Pero no solo sufrimos más de la cuenta con asuntos como ese, de alguna manera excepcionales, sino con muchísimos instantes que son de lo más comunes, cotidianos, que a menudo se repiten. Ante cualquier asunto que no salga exactamente como nos gustaría, generamos o un pensamiento de rechazo (rara vez es solo uno… es más una cadena de pensamientos) o una emoción desagradable… a la que le prestamos atención –a veces mucha– y la podemos encima adornar con un sentimiento de víctima y demás.
No me malentiendas: sí hay que intentar cambiar lo que se desee y pueda, sí hay que pararse frente a una injusticia y rebelarse, y demás. Pero hay un mundo de situaciones en las que aferrarnos al rechazo nos hace sufrir innecesariamente. Por supuesto estoy hablando de asuntos donde no esté comprometida nuestra integridad física u otro tipo de situaciones inaceptables.

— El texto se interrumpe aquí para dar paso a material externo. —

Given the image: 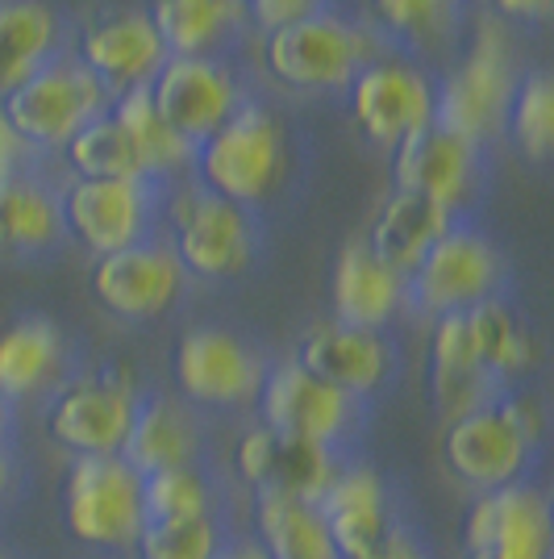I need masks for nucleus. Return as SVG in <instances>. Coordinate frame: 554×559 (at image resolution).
Here are the masks:
<instances>
[{
	"label": "nucleus",
	"mask_w": 554,
	"mask_h": 559,
	"mask_svg": "<svg viewBox=\"0 0 554 559\" xmlns=\"http://www.w3.org/2000/svg\"><path fill=\"white\" fill-rule=\"evenodd\" d=\"M159 213V185L150 180H71L59 192L63 234L96 259L150 238Z\"/></svg>",
	"instance_id": "obj_9"
},
{
	"label": "nucleus",
	"mask_w": 554,
	"mask_h": 559,
	"mask_svg": "<svg viewBox=\"0 0 554 559\" xmlns=\"http://www.w3.org/2000/svg\"><path fill=\"white\" fill-rule=\"evenodd\" d=\"M350 88V117L371 146L396 151L400 142L434 121V80L409 59L375 55L354 71Z\"/></svg>",
	"instance_id": "obj_10"
},
{
	"label": "nucleus",
	"mask_w": 554,
	"mask_h": 559,
	"mask_svg": "<svg viewBox=\"0 0 554 559\" xmlns=\"http://www.w3.org/2000/svg\"><path fill=\"white\" fill-rule=\"evenodd\" d=\"M142 506L146 522H188L208 518V485L196 467H171L142 476Z\"/></svg>",
	"instance_id": "obj_36"
},
{
	"label": "nucleus",
	"mask_w": 554,
	"mask_h": 559,
	"mask_svg": "<svg viewBox=\"0 0 554 559\" xmlns=\"http://www.w3.org/2000/svg\"><path fill=\"white\" fill-rule=\"evenodd\" d=\"M467 313V326H471V343L475 355L484 364V372L505 384L513 376L530 372L538 364V338L530 334V326L521 322V313H513L501 297H487V301L462 309Z\"/></svg>",
	"instance_id": "obj_31"
},
{
	"label": "nucleus",
	"mask_w": 554,
	"mask_h": 559,
	"mask_svg": "<svg viewBox=\"0 0 554 559\" xmlns=\"http://www.w3.org/2000/svg\"><path fill=\"white\" fill-rule=\"evenodd\" d=\"M292 359L304 372H313L317 380L334 384L338 393L354 396V401L384 389L393 376V343L380 330L342 326V322L309 326Z\"/></svg>",
	"instance_id": "obj_20"
},
{
	"label": "nucleus",
	"mask_w": 554,
	"mask_h": 559,
	"mask_svg": "<svg viewBox=\"0 0 554 559\" xmlns=\"http://www.w3.org/2000/svg\"><path fill=\"white\" fill-rule=\"evenodd\" d=\"M75 59L105 84V93L121 96L155 80L167 63V47L146 9H105L84 22Z\"/></svg>",
	"instance_id": "obj_16"
},
{
	"label": "nucleus",
	"mask_w": 554,
	"mask_h": 559,
	"mask_svg": "<svg viewBox=\"0 0 554 559\" xmlns=\"http://www.w3.org/2000/svg\"><path fill=\"white\" fill-rule=\"evenodd\" d=\"M109 105L113 96L75 55H55L47 68L0 96V117L25 151H63L88 121L109 114Z\"/></svg>",
	"instance_id": "obj_2"
},
{
	"label": "nucleus",
	"mask_w": 554,
	"mask_h": 559,
	"mask_svg": "<svg viewBox=\"0 0 554 559\" xmlns=\"http://www.w3.org/2000/svg\"><path fill=\"white\" fill-rule=\"evenodd\" d=\"M501 414H505V421L526 439L530 447H538V439H542V430H546V409H542V401L533 393H508L501 396V401H492Z\"/></svg>",
	"instance_id": "obj_39"
},
{
	"label": "nucleus",
	"mask_w": 554,
	"mask_h": 559,
	"mask_svg": "<svg viewBox=\"0 0 554 559\" xmlns=\"http://www.w3.org/2000/svg\"><path fill=\"white\" fill-rule=\"evenodd\" d=\"M184 280V267L171 255V247L146 238L125 251L96 259L88 284H93V297L109 313L125 318V322H150L180 301Z\"/></svg>",
	"instance_id": "obj_14"
},
{
	"label": "nucleus",
	"mask_w": 554,
	"mask_h": 559,
	"mask_svg": "<svg viewBox=\"0 0 554 559\" xmlns=\"http://www.w3.org/2000/svg\"><path fill=\"white\" fill-rule=\"evenodd\" d=\"M162 213H167V230H171L167 247L180 259L184 276L233 280L254 263L258 226H254L251 210L208 192L205 185L176 188Z\"/></svg>",
	"instance_id": "obj_5"
},
{
	"label": "nucleus",
	"mask_w": 554,
	"mask_h": 559,
	"mask_svg": "<svg viewBox=\"0 0 554 559\" xmlns=\"http://www.w3.org/2000/svg\"><path fill=\"white\" fill-rule=\"evenodd\" d=\"M0 559H4V556H0Z\"/></svg>",
	"instance_id": "obj_46"
},
{
	"label": "nucleus",
	"mask_w": 554,
	"mask_h": 559,
	"mask_svg": "<svg viewBox=\"0 0 554 559\" xmlns=\"http://www.w3.org/2000/svg\"><path fill=\"white\" fill-rule=\"evenodd\" d=\"M138 414V393L121 372L80 376L63 384L47 409V435L71 451L84 455H121V443Z\"/></svg>",
	"instance_id": "obj_11"
},
{
	"label": "nucleus",
	"mask_w": 554,
	"mask_h": 559,
	"mask_svg": "<svg viewBox=\"0 0 554 559\" xmlns=\"http://www.w3.org/2000/svg\"><path fill=\"white\" fill-rule=\"evenodd\" d=\"M63 522L88 547H134L146 526L142 476L121 455L75 460L63 485Z\"/></svg>",
	"instance_id": "obj_6"
},
{
	"label": "nucleus",
	"mask_w": 554,
	"mask_h": 559,
	"mask_svg": "<svg viewBox=\"0 0 554 559\" xmlns=\"http://www.w3.org/2000/svg\"><path fill=\"white\" fill-rule=\"evenodd\" d=\"M334 322L359 330H384L405 305V272L388 267L363 238H350L334 263Z\"/></svg>",
	"instance_id": "obj_22"
},
{
	"label": "nucleus",
	"mask_w": 554,
	"mask_h": 559,
	"mask_svg": "<svg viewBox=\"0 0 554 559\" xmlns=\"http://www.w3.org/2000/svg\"><path fill=\"white\" fill-rule=\"evenodd\" d=\"M505 130L513 134L517 151L542 164L551 155L554 142V80L551 71H530L517 80V93H513V105H508Z\"/></svg>",
	"instance_id": "obj_35"
},
{
	"label": "nucleus",
	"mask_w": 554,
	"mask_h": 559,
	"mask_svg": "<svg viewBox=\"0 0 554 559\" xmlns=\"http://www.w3.org/2000/svg\"><path fill=\"white\" fill-rule=\"evenodd\" d=\"M338 559H413V538L388 510V489L371 467H338L317 501Z\"/></svg>",
	"instance_id": "obj_8"
},
{
	"label": "nucleus",
	"mask_w": 554,
	"mask_h": 559,
	"mask_svg": "<svg viewBox=\"0 0 554 559\" xmlns=\"http://www.w3.org/2000/svg\"><path fill=\"white\" fill-rule=\"evenodd\" d=\"M380 34L413 47H442L459 29L462 0H368Z\"/></svg>",
	"instance_id": "obj_34"
},
{
	"label": "nucleus",
	"mask_w": 554,
	"mask_h": 559,
	"mask_svg": "<svg viewBox=\"0 0 554 559\" xmlns=\"http://www.w3.org/2000/svg\"><path fill=\"white\" fill-rule=\"evenodd\" d=\"M380 55V34L363 22H350L342 13L325 9L317 17H304L284 29L263 34V68L284 88H347L354 71Z\"/></svg>",
	"instance_id": "obj_4"
},
{
	"label": "nucleus",
	"mask_w": 554,
	"mask_h": 559,
	"mask_svg": "<svg viewBox=\"0 0 554 559\" xmlns=\"http://www.w3.org/2000/svg\"><path fill=\"white\" fill-rule=\"evenodd\" d=\"M393 176L400 192L430 197L455 213L480 185V146L430 121L393 151Z\"/></svg>",
	"instance_id": "obj_21"
},
{
	"label": "nucleus",
	"mask_w": 554,
	"mask_h": 559,
	"mask_svg": "<svg viewBox=\"0 0 554 559\" xmlns=\"http://www.w3.org/2000/svg\"><path fill=\"white\" fill-rule=\"evenodd\" d=\"M134 547H138V559H213L221 547V535L213 518L146 522Z\"/></svg>",
	"instance_id": "obj_37"
},
{
	"label": "nucleus",
	"mask_w": 554,
	"mask_h": 559,
	"mask_svg": "<svg viewBox=\"0 0 554 559\" xmlns=\"http://www.w3.org/2000/svg\"><path fill=\"white\" fill-rule=\"evenodd\" d=\"M213 559H272V556L263 551V543H258V538H242V543H221Z\"/></svg>",
	"instance_id": "obj_42"
},
{
	"label": "nucleus",
	"mask_w": 554,
	"mask_h": 559,
	"mask_svg": "<svg viewBox=\"0 0 554 559\" xmlns=\"http://www.w3.org/2000/svg\"><path fill=\"white\" fill-rule=\"evenodd\" d=\"M533 447L505 421V414L496 405H484L475 414L446 421L442 435V460L455 472V480H462L475 492H496L521 480V472L530 464Z\"/></svg>",
	"instance_id": "obj_18"
},
{
	"label": "nucleus",
	"mask_w": 554,
	"mask_h": 559,
	"mask_svg": "<svg viewBox=\"0 0 554 559\" xmlns=\"http://www.w3.org/2000/svg\"><path fill=\"white\" fill-rule=\"evenodd\" d=\"M258 543L272 559H338L322 513L309 501L258 497Z\"/></svg>",
	"instance_id": "obj_32"
},
{
	"label": "nucleus",
	"mask_w": 554,
	"mask_h": 559,
	"mask_svg": "<svg viewBox=\"0 0 554 559\" xmlns=\"http://www.w3.org/2000/svg\"><path fill=\"white\" fill-rule=\"evenodd\" d=\"M413 559H421V556H413Z\"/></svg>",
	"instance_id": "obj_45"
},
{
	"label": "nucleus",
	"mask_w": 554,
	"mask_h": 559,
	"mask_svg": "<svg viewBox=\"0 0 554 559\" xmlns=\"http://www.w3.org/2000/svg\"><path fill=\"white\" fill-rule=\"evenodd\" d=\"M467 551L480 559H551V501L521 480L480 492L467 513Z\"/></svg>",
	"instance_id": "obj_19"
},
{
	"label": "nucleus",
	"mask_w": 554,
	"mask_h": 559,
	"mask_svg": "<svg viewBox=\"0 0 554 559\" xmlns=\"http://www.w3.org/2000/svg\"><path fill=\"white\" fill-rule=\"evenodd\" d=\"M63 238L59 197L34 176L0 180V255H38Z\"/></svg>",
	"instance_id": "obj_29"
},
{
	"label": "nucleus",
	"mask_w": 554,
	"mask_h": 559,
	"mask_svg": "<svg viewBox=\"0 0 554 559\" xmlns=\"http://www.w3.org/2000/svg\"><path fill=\"white\" fill-rule=\"evenodd\" d=\"M63 159L75 171V180H150L142 155L134 151L130 134L117 126L113 114H100L96 121H88L63 146Z\"/></svg>",
	"instance_id": "obj_33"
},
{
	"label": "nucleus",
	"mask_w": 554,
	"mask_h": 559,
	"mask_svg": "<svg viewBox=\"0 0 554 559\" xmlns=\"http://www.w3.org/2000/svg\"><path fill=\"white\" fill-rule=\"evenodd\" d=\"M150 100L167 117L176 134H184L192 146L208 139L226 117L246 100L238 71L213 55H192V59H167L155 80H150Z\"/></svg>",
	"instance_id": "obj_15"
},
{
	"label": "nucleus",
	"mask_w": 554,
	"mask_h": 559,
	"mask_svg": "<svg viewBox=\"0 0 554 559\" xmlns=\"http://www.w3.org/2000/svg\"><path fill=\"white\" fill-rule=\"evenodd\" d=\"M109 114H113L117 126L130 134L134 151L142 155V164H146V176H150L155 185H159V180H176L180 171L192 167V151H196V146L167 126V117H162L159 109H155V100H150V84H138V88H130V93L113 96Z\"/></svg>",
	"instance_id": "obj_30"
},
{
	"label": "nucleus",
	"mask_w": 554,
	"mask_h": 559,
	"mask_svg": "<svg viewBox=\"0 0 554 559\" xmlns=\"http://www.w3.org/2000/svg\"><path fill=\"white\" fill-rule=\"evenodd\" d=\"M492 9L501 17H513V22H546L554 0H492Z\"/></svg>",
	"instance_id": "obj_40"
},
{
	"label": "nucleus",
	"mask_w": 554,
	"mask_h": 559,
	"mask_svg": "<svg viewBox=\"0 0 554 559\" xmlns=\"http://www.w3.org/2000/svg\"><path fill=\"white\" fill-rule=\"evenodd\" d=\"M0 421H4V401H0Z\"/></svg>",
	"instance_id": "obj_44"
},
{
	"label": "nucleus",
	"mask_w": 554,
	"mask_h": 559,
	"mask_svg": "<svg viewBox=\"0 0 554 559\" xmlns=\"http://www.w3.org/2000/svg\"><path fill=\"white\" fill-rule=\"evenodd\" d=\"M196 451H201V435H196V421H192V414L180 401H171V396L138 401L134 426H130V435L121 443V460L138 476L192 467Z\"/></svg>",
	"instance_id": "obj_25"
},
{
	"label": "nucleus",
	"mask_w": 554,
	"mask_h": 559,
	"mask_svg": "<svg viewBox=\"0 0 554 559\" xmlns=\"http://www.w3.org/2000/svg\"><path fill=\"white\" fill-rule=\"evenodd\" d=\"M68 364V338L47 318H22L0 334V401H25L50 389Z\"/></svg>",
	"instance_id": "obj_26"
},
{
	"label": "nucleus",
	"mask_w": 554,
	"mask_h": 559,
	"mask_svg": "<svg viewBox=\"0 0 554 559\" xmlns=\"http://www.w3.org/2000/svg\"><path fill=\"white\" fill-rule=\"evenodd\" d=\"M59 55V13L47 0H0V96Z\"/></svg>",
	"instance_id": "obj_28"
},
{
	"label": "nucleus",
	"mask_w": 554,
	"mask_h": 559,
	"mask_svg": "<svg viewBox=\"0 0 554 559\" xmlns=\"http://www.w3.org/2000/svg\"><path fill=\"white\" fill-rule=\"evenodd\" d=\"M233 467L258 497H288V501H309V506H317L329 480L338 476L329 447L272 430L263 421L238 439Z\"/></svg>",
	"instance_id": "obj_12"
},
{
	"label": "nucleus",
	"mask_w": 554,
	"mask_h": 559,
	"mask_svg": "<svg viewBox=\"0 0 554 559\" xmlns=\"http://www.w3.org/2000/svg\"><path fill=\"white\" fill-rule=\"evenodd\" d=\"M430 384H434V405L442 418L455 421L462 414H475L496 401V380L484 372L475 343H471V326L467 313H446L434 318V334H430Z\"/></svg>",
	"instance_id": "obj_23"
},
{
	"label": "nucleus",
	"mask_w": 554,
	"mask_h": 559,
	"mask_svg": "<svg viewBox=\"0 0 554 559\" xmlns=\"http://www.w3.org/2000/svg\"><path fill=\"white\" fill-rule=\"evenodd\" d=\"M501 280H505V263L484 234L450 226L405 276V301L421 309L425 318H446L496 297Z\"/></svg>",
	"instance_id": "obj_7"
},
{
	"label": "nucleus",
	"mask_w": 554,
	"mask_h": 559,
	"mask_svg": "<svg viewBox=\"0 0 554 559\" xmlns=\"http://www.w3.org/2000/svg\"><path fill=\"white\" fill-rule=\"evenodd\" d=\"M450 226H455V213L446 210V205L396 188L393 197L375 210L368 234H363V242H368L371 251L384 259L388 267L409 276L417 263H421V255H425Z\"/></svg>",
	"instance_id": "obj_24"
},
{
	"label": "nucleus",
	"mask_w": 554,
	"mask_h": 559,
	"mask_svg": "<svg viewBox=\"0 0 554 559\" xmlns=\"http://www.w3.org/2000/svg\"><path fill=\"white\" fill-rule=\"evenodd\" d=\"M258 409H263V426L322 447L347 439L354 418H359L354 396L338 393L334 384L304 372L297 359H284L276 368H267L263 384H258Z\"/></svg>",
	"instance_id": "obj_13"
},
{
	"label": "nucleus",
	"mask_w": 554,
	"mask_h": 559,
	"mask_svg": "<svg viewBox=\"0 0 554 559\" xmlns=\"http://www.w3.org/2000/svg\"><path fill=\"white\" fill-rule=\"evenodd\" d=\"M22 155H25L22 139H17V134L4 126V117H0V180H9V176L22 171Z\"/></svg>",
	"instance_id": "obj_41"
},
{
	"label": "nucleus",
	"mask_w": 554,
	"mask_h": 559,
	"mask_svg": "<svg viewBox=\"0 0 554 559\" xmlns=\"http://www.w3.org/2000/svg\"><path fill=\"white\" fill-rule=\"evenodd\" d=\"M146 13L159 29L167 59H192L230 43L246 22V0H155Z\"/></svg>",
	"instance_id": "obj_27"
},
{
	"label": "nucleus",
	"mask_w": 554,
	"mask_h": 559,
	"mask_svg": "<svg viewBox=\"0 0 554 559\" xmlns=\"http://www.w3.org/2000/svg\"><path fill=\"white\" fill-rule=\"evenodd\" d=\"M325 9H329V0H246V22L272 34L292 22H304V17H317Z\"/></svg>",
	"instance_id": "obj_38"
},
{
	"label": "nucleus",
	"mask_w": 554,
	"mask_h": 559,
	"mask_svg": "<svg viewBox=\"0 0 554 559\" xmlns=\"http://www.w3.org/2000/svg\"><path fill=\"white\" fill-rule=\"evenodd\" d=\"M517 63L501 22L475 25V43L462 55L459 68L446 71V80L434 84V126L459 134L471 146H484L505 130L508 105L517 93Z\"/></svg>",
	"instance_id": "obj_3"
},
{
	"label": "nucleus",
	"mask_w": 554,
	"mask_h": 559,
	"mask_svg": "<svg viewBox=\"0 0 554 559\" xmlns=\"http://www.w3.org/2000/svg\"><path fill=\"white\" fill-rule=\"evenodd\" d=\"M171 368H176L180 393L201 405H242L258 396V384L267 376L251 343L217 326H196L180 334Z\"/></svg>",
	"instance_id": "obj_17"
},
{
	"label": "nucleus",
	"mask_w": 554,
	"mask_h": 559,
	"mask_svg": "<svg viewBox=\"0 0 554 559\" xmlns=\"http://www.w3.org/2000/svg\"><path fill=\"white\" fill-rule=\"evenodd\" d=\"M284 159H288L284 126L258 100H242L192 151L196 185H205L208 192L226 197L242 210H254L258 201H267L276 192L279 176H284Z\"/></svg>",
	"instance_id": "obj_1"
},
{
	"label": "nucleus",
	"mask_w": 554,
	"mask_h": 559,
	"mask_svg": "<svg viewBox=\"0 0 554 559\" xmlns=\"http://www.w3.org/2000/svg\"><path fill=\"white\" fill-rule=\"evenodd\" d=\"M9 476H13V467H9V455L0 451V497H4V489H9Z\"/></svg>",
	"instance_id": "obj_43"
}]
</instances>
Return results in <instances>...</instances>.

Al hacer el ejercicio de decirle «sí» a eso que hubieras resistido, no te quedes con lo burdo. Busca las sutilezas de rechazo en tu cuerpo y en tu mente. Prueba a sustituir eso por aceptación. Prueba a decirle «sí» a este instante con todo lo que incluya.
Ante cada hecho del día en el que te descubras resistiendo, cambia el gesto interno de rechazo por el gesto interno de aceptación y fíjate qué tal.
Te prometo que con este click hay un «upgrade» de calidad de vida a tu disposición. Se puede decir, además, que es muy sencillo. Es un click interno que lo único que requiere es tu deseo de hacerlo y tu búsqueda interna para soltar la resistencia y abrirte a la vivencia con aceptación.